Could you work out how many lines in the material below hold the word "site"? Give only the number in reply.

DATA RECORDS |
= = = = = = =

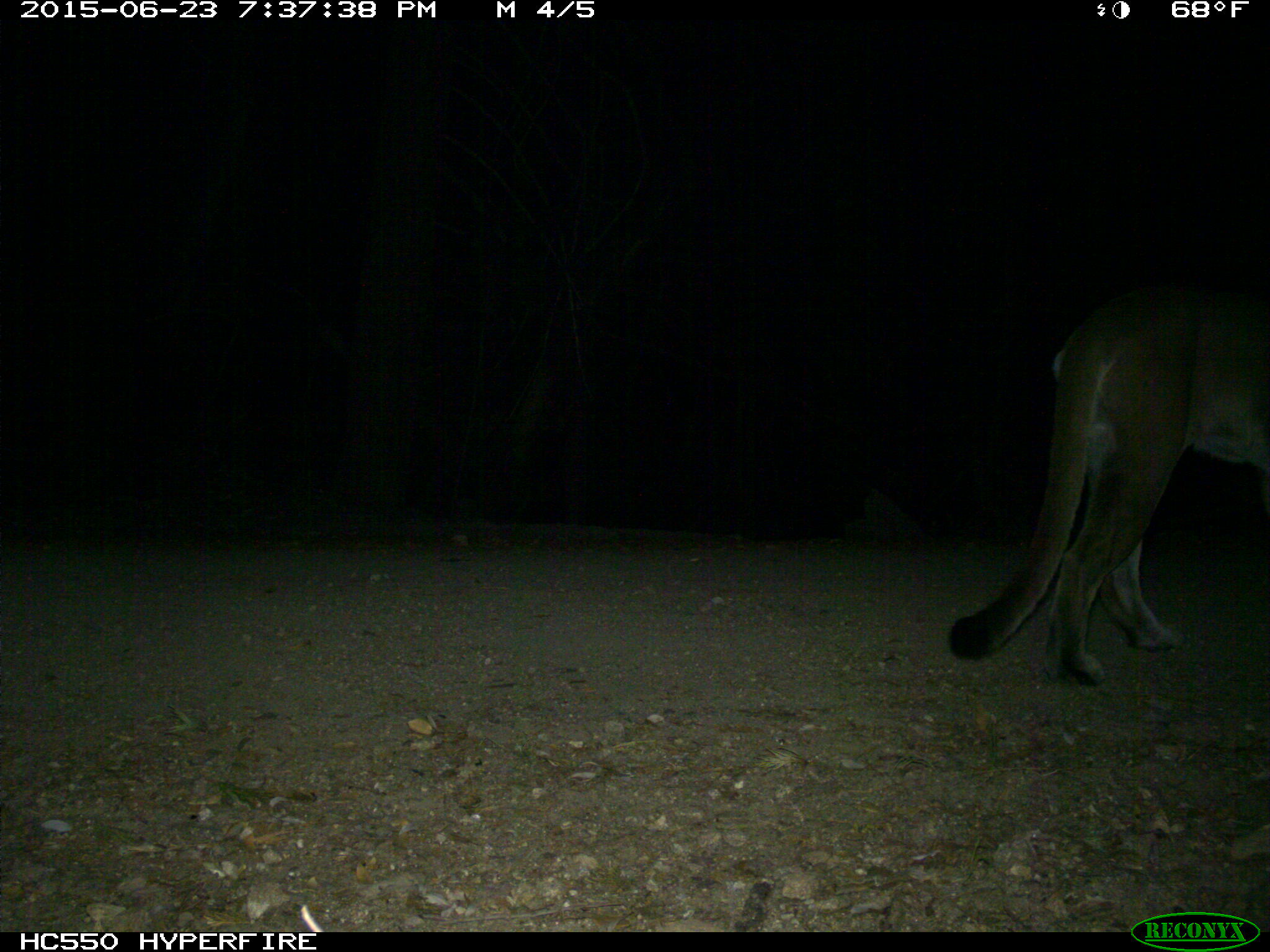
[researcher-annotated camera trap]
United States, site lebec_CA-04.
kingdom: Animalia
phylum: Chordata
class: Mammalia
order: Carnivora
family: Felidae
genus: Puma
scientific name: Puma concolor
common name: mountain lion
Puma concolor (mountain lion).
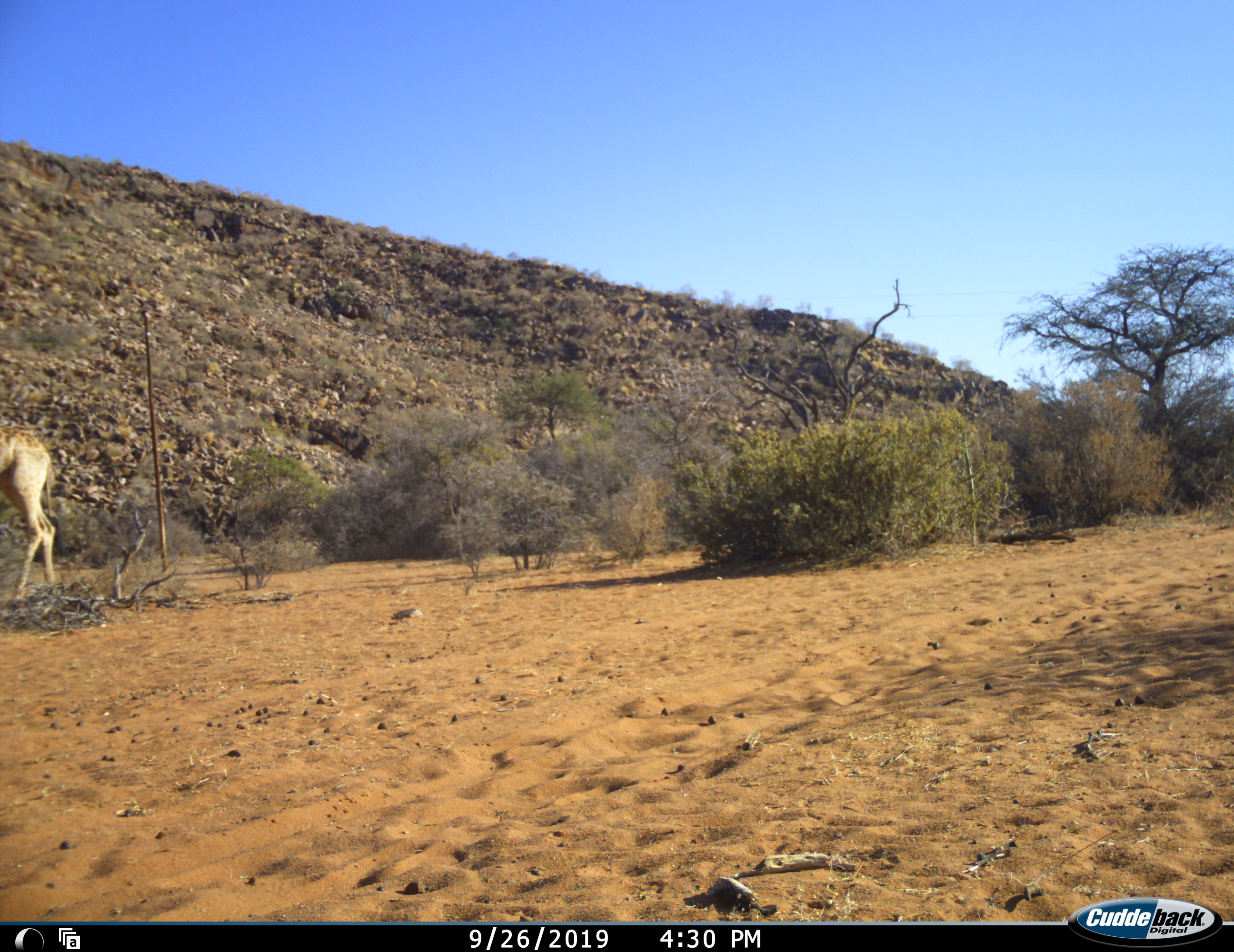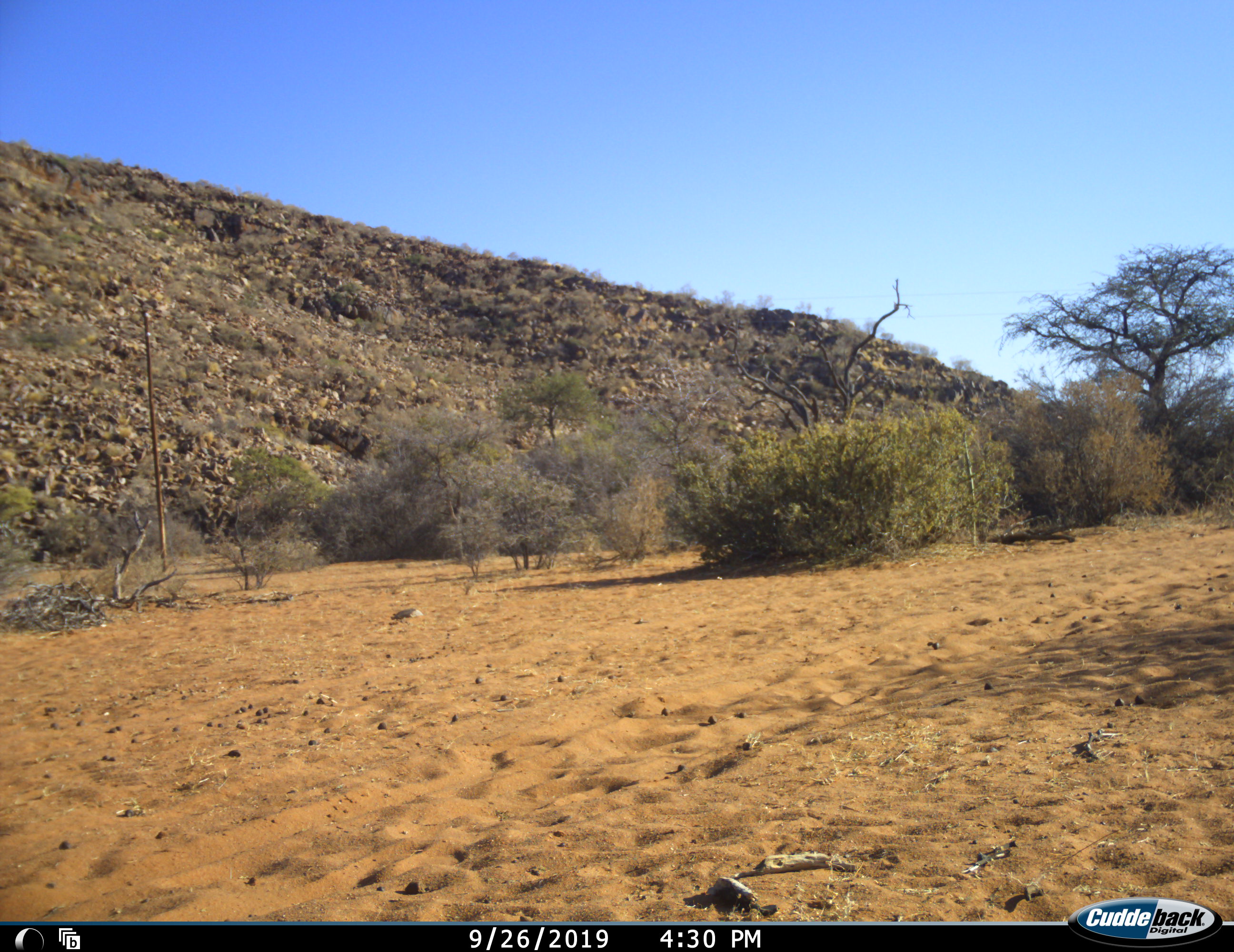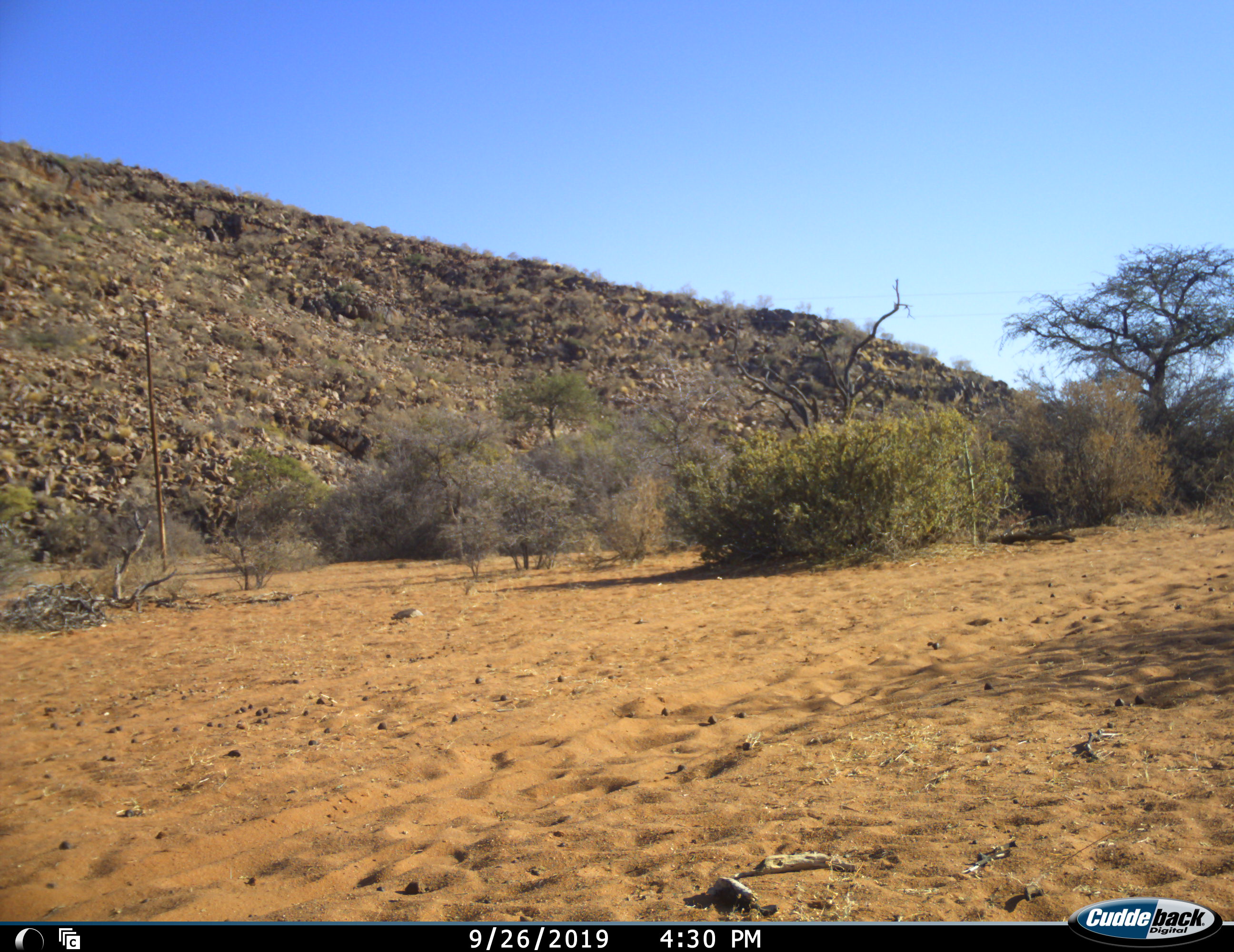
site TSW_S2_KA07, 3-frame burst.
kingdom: Animalia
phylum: Chordata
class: Mammalia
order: Artiodactyla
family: Giraffidae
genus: Giraffa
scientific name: Giraffa camelopardalis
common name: giraffe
Giraffe (Giraffa camelopardalis), count 1. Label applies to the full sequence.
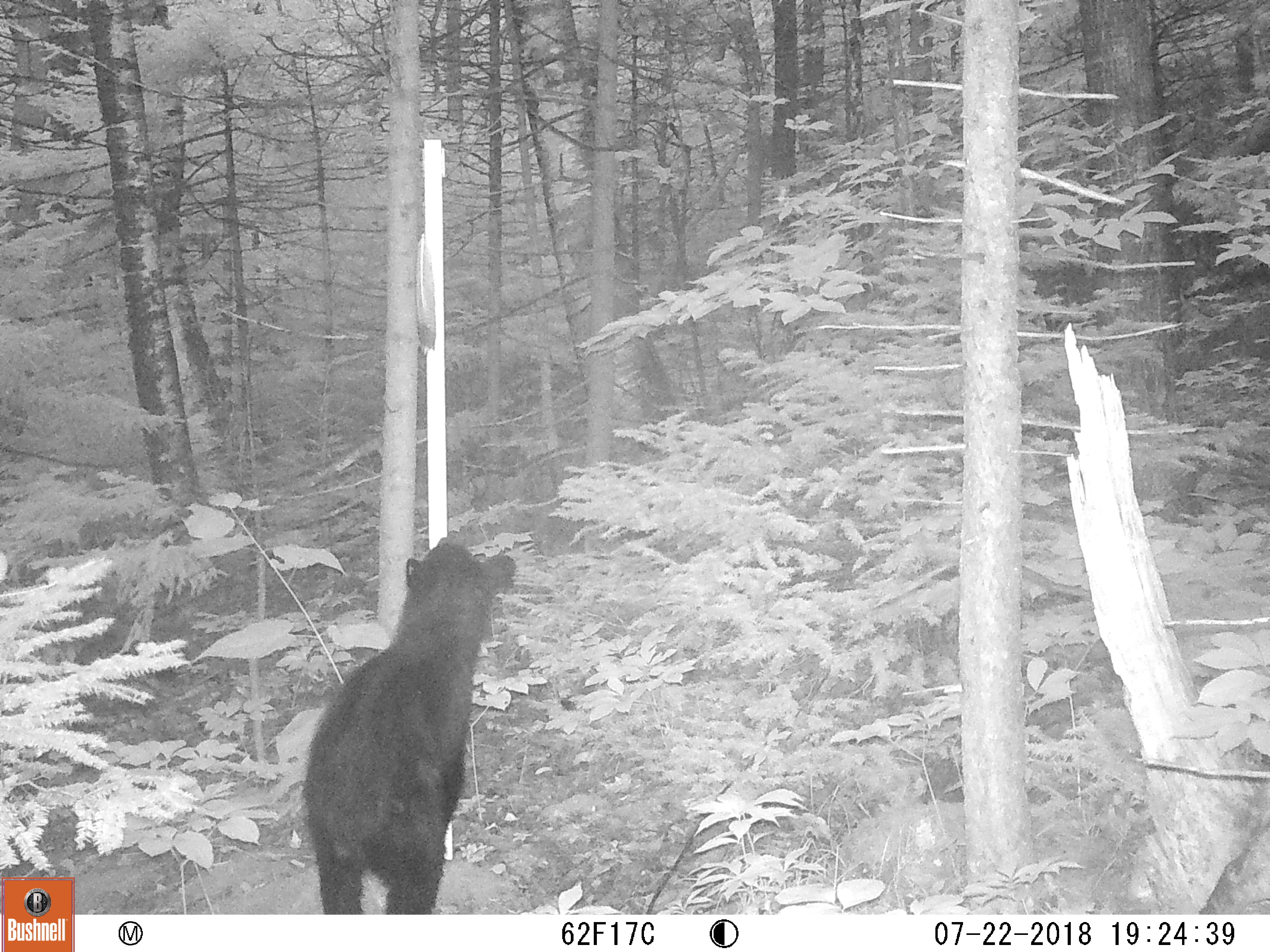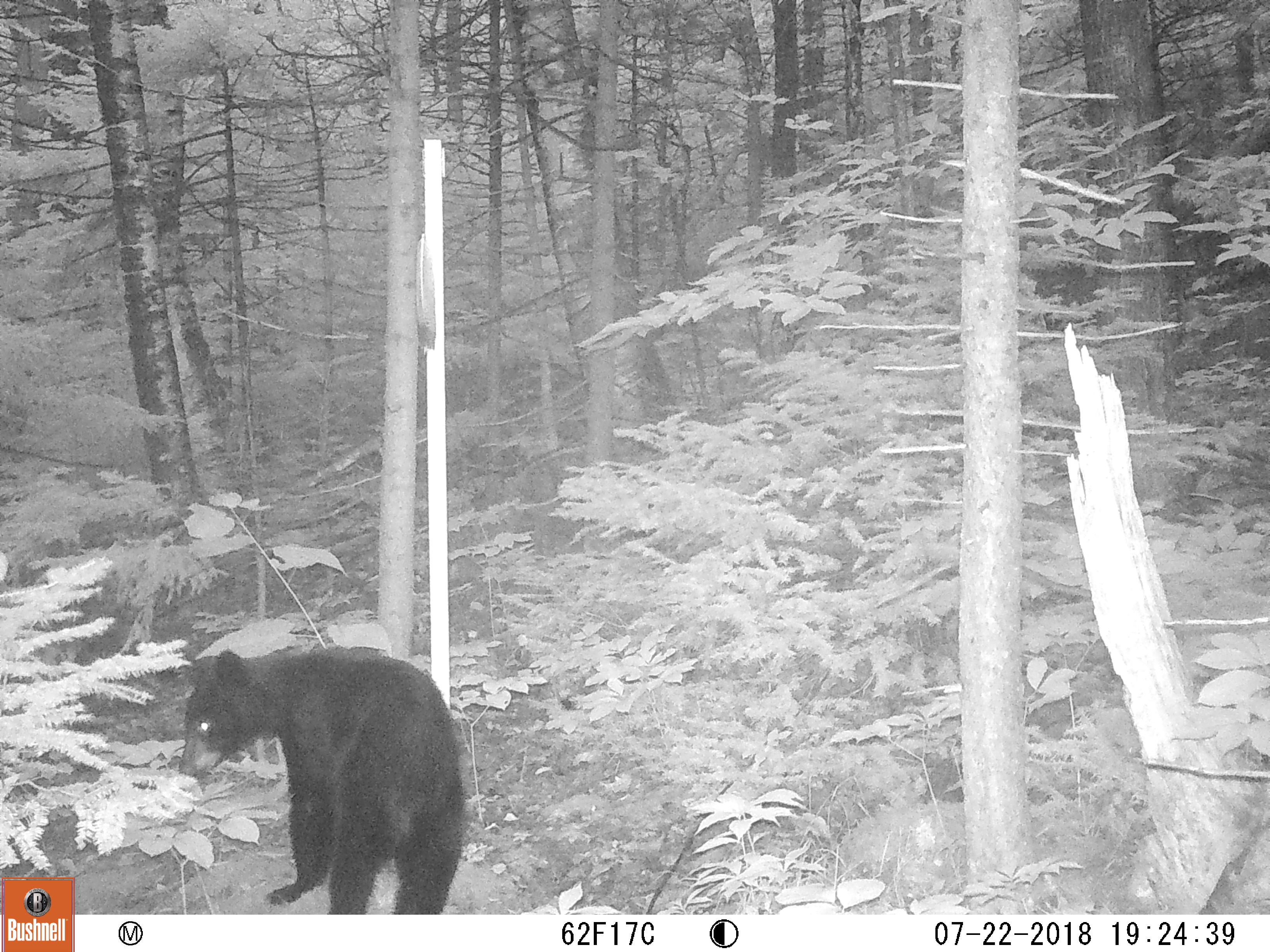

= = = = = = =

EXERCISE RESPONSE | 2